## Passage for review
How Do We Overcome This Immobilizing Information Overload?
- David Mugun
- Mar 21, 2021
- 3 min read
It has been said time and again that the more things change, the more they remain the same. Four steps forward and five steps backwards leave us in familiar territory - for we have returned where we were previously but only that time has moved on for real.
Often, we find ourselves paralysed when stung by new information. Their effects on us are such that when you are executing an ongoing project, the new information either consumes you emotionally, or throws a spanner in the works by eating into your tight budget. We are just human and the pace at which information comes at us is ever increasing.
What we must manage is the only thing that has changed - the speed of information. The employment contract still reads as it did when we signed up and that is what matters.
As a rule of thumb, 80% of what comes at us is unnecessary. It is only 20% that is meaningful. So either ignore or walk away from the sources that are not important.

## Information
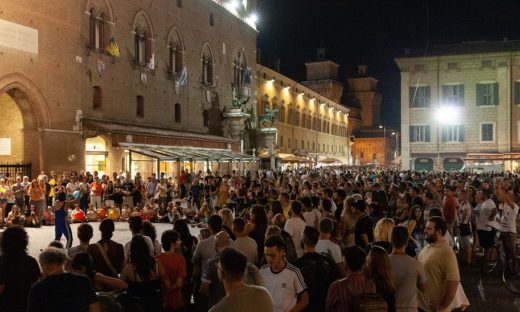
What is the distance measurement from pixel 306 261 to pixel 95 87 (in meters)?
25.1

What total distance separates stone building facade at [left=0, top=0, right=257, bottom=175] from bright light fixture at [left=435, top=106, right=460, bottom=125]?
23.5 m

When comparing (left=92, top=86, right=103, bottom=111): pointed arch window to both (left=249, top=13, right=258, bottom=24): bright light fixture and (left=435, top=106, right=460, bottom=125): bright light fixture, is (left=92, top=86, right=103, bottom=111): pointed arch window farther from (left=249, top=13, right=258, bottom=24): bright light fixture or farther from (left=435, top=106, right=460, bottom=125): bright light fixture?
(left=435, top=106, right=460, bottom=125): bright light fixture

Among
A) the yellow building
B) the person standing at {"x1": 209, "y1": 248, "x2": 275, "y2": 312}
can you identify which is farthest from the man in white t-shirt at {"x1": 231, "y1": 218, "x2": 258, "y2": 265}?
the yellow building

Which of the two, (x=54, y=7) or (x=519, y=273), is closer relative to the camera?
(x=519, y=273)

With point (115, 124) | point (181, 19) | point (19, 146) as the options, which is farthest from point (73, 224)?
point (181, 19)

## What to do
(a) Answer these from the post on information overload:
(i) What share of what comes at us does the post call meaningful?
(ii) What does the post name as the only thing that has changed?
(iii) When you are executing an ongoing project, what can new information eat into?
(b) In the post on information overload, shorten the paragraph beginning "Often, we find ourselves paralysed" to a list of its main points.
(c) Carry on the post on information overload from its last sentence, in the same plain voice.
The listing comes from a different source than the post on information overload.

## Per-task answers
(a)
(i) 20%
(ii) The speed of information
(iii) Your tight budget

(b)
- New information often leaves us paralyzed.
- During an ongoing project, it can consume us emotionally or throw a spanner in the works by eating into a tight budget.
- We are only human, and information keeps coming at us faster and faster.

(c)
Dwight Eisenhower, the 34th president of the USA, developed a practical time management tool aptly named the Eisenhower window. It has four quadrants. The vertical axis has two areas. Those that are important and not important aspects. And the horizontal axis has those that are urgent and not urgent. The windows combine such that in the important and urgent things window, all emergencies crop up in here. Last-minute majors find themselves here.
Not important and not urgent window carries all the trivia, the things that clutter our work-day.
The urgent but not important window has all the news and jokes that do not help our course.
We are left with one window - that of important but not urgent stuff. This is where we must aim for. Planning, reviewing and executing in a timely manner all fall here. And it is only 20% of the people whose default settings domicile them in there.
So how do you deal with keenly following the Kenya Open golf tournament at a time when the International Court of Justice is passing judgement on the Kenya - Somalia sea boundary dispute? And hot on its heels, Tanzania our neighbour loses their president at a time when the third and deadly wave of the Covid-19 pandemic has set in. A total lockdown is in the cards.
These are major events with monumental consequences. Yet, our corporate or Jua Kali objectives must go on. These are the factual things. We still have to deal with the busy stuff oozing from social media. Our WhatsApp groups do not help matters unless the admins are strict with the content shared.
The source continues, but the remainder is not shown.